A few years ago I stumbled upon Fred Pohl’s weblog. Born in 1919, for a few years there before his death in 2013 Pohl was a living breathing window back to the “Golden Age” of science fiction. He knew men like Asimov and Heinlein personally. He was a witness, a participant, to history. It was great to have someone like him on the internet.
Today we lost another piece of history. This evening I learned that Jerry Pournelle passed away in his sleep. I have had a few interactions with Pournelle over the years, and it was really strange in light of the fact that I read many of his books as a child.
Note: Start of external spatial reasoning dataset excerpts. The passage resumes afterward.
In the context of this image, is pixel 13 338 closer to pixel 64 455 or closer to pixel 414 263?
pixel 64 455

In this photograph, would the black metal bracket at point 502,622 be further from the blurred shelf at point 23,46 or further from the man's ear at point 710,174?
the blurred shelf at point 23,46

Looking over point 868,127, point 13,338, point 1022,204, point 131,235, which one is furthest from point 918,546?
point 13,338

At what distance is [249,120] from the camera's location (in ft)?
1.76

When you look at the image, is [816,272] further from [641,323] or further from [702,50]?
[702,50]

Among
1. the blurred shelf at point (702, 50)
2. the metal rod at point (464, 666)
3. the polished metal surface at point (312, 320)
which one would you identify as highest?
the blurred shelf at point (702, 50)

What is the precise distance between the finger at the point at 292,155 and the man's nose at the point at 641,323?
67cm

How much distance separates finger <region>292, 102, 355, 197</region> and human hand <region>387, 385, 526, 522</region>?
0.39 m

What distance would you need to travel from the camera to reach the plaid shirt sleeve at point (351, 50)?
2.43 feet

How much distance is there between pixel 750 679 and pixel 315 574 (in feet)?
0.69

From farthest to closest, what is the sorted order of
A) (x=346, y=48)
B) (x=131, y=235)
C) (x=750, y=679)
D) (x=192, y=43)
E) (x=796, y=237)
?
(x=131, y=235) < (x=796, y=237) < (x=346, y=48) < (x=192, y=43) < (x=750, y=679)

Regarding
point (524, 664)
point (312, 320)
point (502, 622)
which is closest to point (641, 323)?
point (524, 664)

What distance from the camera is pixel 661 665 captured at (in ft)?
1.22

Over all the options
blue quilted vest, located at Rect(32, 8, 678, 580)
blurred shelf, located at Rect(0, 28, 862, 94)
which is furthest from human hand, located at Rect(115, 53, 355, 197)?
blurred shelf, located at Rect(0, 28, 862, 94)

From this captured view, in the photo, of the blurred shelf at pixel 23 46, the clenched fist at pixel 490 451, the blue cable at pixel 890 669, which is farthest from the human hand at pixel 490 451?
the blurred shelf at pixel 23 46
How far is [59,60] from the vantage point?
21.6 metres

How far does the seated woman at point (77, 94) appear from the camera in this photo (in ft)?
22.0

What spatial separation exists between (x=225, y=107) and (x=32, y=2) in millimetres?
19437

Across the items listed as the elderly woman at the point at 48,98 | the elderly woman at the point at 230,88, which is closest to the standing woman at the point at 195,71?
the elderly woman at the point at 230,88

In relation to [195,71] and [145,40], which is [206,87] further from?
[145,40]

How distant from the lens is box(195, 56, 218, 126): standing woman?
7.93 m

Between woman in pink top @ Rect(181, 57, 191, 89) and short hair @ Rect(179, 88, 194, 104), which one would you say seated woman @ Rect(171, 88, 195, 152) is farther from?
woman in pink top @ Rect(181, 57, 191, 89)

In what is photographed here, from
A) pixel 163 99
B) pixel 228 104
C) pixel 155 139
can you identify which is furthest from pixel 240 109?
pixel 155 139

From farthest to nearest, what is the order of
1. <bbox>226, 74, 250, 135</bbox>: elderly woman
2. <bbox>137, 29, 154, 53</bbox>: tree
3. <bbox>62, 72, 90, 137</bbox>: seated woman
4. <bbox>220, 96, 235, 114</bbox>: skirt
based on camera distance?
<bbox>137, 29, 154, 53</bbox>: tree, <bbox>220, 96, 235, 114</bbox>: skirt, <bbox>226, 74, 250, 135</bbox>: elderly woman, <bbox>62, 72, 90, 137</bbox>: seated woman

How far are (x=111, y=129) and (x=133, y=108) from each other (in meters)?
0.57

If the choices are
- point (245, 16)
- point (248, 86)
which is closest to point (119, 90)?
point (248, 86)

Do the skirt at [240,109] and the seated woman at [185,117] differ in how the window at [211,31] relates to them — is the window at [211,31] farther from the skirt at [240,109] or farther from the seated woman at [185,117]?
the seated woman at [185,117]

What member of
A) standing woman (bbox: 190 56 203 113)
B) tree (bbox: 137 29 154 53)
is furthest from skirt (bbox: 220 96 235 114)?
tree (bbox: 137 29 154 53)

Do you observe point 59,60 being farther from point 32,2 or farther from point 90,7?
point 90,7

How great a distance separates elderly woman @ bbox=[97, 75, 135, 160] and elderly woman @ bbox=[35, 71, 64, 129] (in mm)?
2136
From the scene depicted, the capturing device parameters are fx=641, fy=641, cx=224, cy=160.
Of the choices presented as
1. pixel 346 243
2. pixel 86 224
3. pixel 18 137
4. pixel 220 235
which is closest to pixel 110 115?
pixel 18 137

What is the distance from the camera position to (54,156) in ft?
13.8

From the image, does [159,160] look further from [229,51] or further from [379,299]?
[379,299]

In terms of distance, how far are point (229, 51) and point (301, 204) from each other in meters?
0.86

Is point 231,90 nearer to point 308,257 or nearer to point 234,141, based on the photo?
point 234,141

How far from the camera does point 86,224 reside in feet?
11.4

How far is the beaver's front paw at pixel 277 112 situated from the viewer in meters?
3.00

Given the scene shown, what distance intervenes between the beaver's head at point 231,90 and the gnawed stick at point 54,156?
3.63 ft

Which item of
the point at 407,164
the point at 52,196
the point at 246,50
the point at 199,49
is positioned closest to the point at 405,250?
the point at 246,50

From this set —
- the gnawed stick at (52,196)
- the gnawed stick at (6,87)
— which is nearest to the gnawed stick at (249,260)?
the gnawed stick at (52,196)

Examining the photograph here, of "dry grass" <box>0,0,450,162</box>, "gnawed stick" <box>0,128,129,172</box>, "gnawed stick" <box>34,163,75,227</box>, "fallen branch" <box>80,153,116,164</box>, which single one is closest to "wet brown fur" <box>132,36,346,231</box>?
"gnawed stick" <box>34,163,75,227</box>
His collaborations with Larry Niven, in particular, The Mote in God’s Eye, were always great in my opinion (each author had their own strength, and together they were better).
One thing about Pournelle’s science fiction is that their politics and sociology always struck me as unrealistic when I first encountered them. I believe in The Encyclopedia of Science Fiction he identified himself as a “13th century liberal.” As in, he was on the side of the nobles against King John. Even if tongue-in-cheek that had at the time struck me as a ridiculous claim.
But over the years I’ve come to realize that my teen years in the 1990s were excessively suffused with The End of History. Pournelle was older and had a longer view of things. I didn’t necessarily end up agreeing with Jerry Pournelle in all his views, but as I got older I began to realize that there was a lot I didn’t understand.